Gemini Flash

Model Capabilities & Long Context

  • Headline feature is 1M-token context; many see it as enabling “dump the whole textbook/codebase” workflows without RAG or manual filtering.
  • Others say practical value is limited: long prompts increase cost and latency, and models often degrade beyond ~128k tokens or forget instructions.
  • Several report 1.5 Pro/Flash becoming unstable or slow with very large inputs; at least one user saw crashes with near-1M-token prompts.
  • Discussion on whether a single embedding vector can adequately represent such long context; concerns about compression limits, attention sparsity, and retrieval quality.

Pricing & Context Caching

  • Flash is cheaper than GPT‑3.5 Turbo on both input and output tokens, especially for multimodal tasks.
  • Long-context pricing doubles past 128k tokens. Input cost for a 1M-token exchange is non-trivial and recurs each round.
  • “Context caching” for 1.5 Pro can halve prompt cost for shared prefixes but adds an hourly cache fee, seen as only economical at higher request rates.
  • Some note that cloud LLM costs make generous user prompting hard for indie devs compared to cheap app hosting.

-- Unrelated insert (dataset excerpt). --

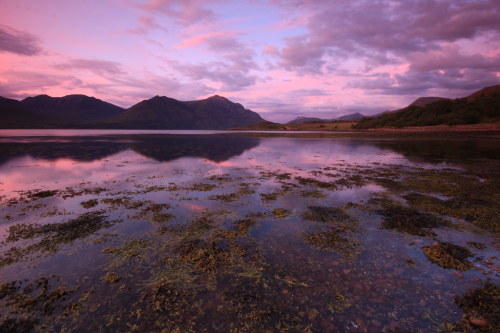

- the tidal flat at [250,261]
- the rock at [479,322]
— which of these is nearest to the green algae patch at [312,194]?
the tidal flat at [250,261]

Quality, Hallucinations & Benchmarks

  • Multiple users describe Gemini 1.5 Pro (and by implication Flash) as significantly worse than GPT‑4/4o and Claude 3 Opus, especially in code, audio/video understanding, and hallucination rate.
  • Others find it “intelligent enough” and particularly valuable when it can ingest entire codebases or large document sets.
  • Benchmarks shared (e.g., NYT Connections) place Flash notably below top frontier models and below Gemini 1.5 Pro.
  • Some distrust Google’s benchmark claims and model story (e.g., confusion around “Ultra”), though others point out 1.5 Pro scores competitively on certain leaderboards.

Ecosystem, Commoditization & Branding

  • Many frame this as part of a “race to the bottom” on price, suggesting LLM APIs are becoming commodity-like, with switching mainly constrained by quality and integration.
  • Google is seen as leveraging cloud scale and cheaper TPUs rather than clear technical superiority.
  • Complaints about fragmented/unclear Gemini pricing pages and model names; OpenAI is criticized for clunky naming, Google praised for “Gemini” branding but criticized for product sprawl.

Safety & Control

  • Concerns about “safety” triggers blocking use cases; some note they can be disabled via API but still dislike corporate control over speech.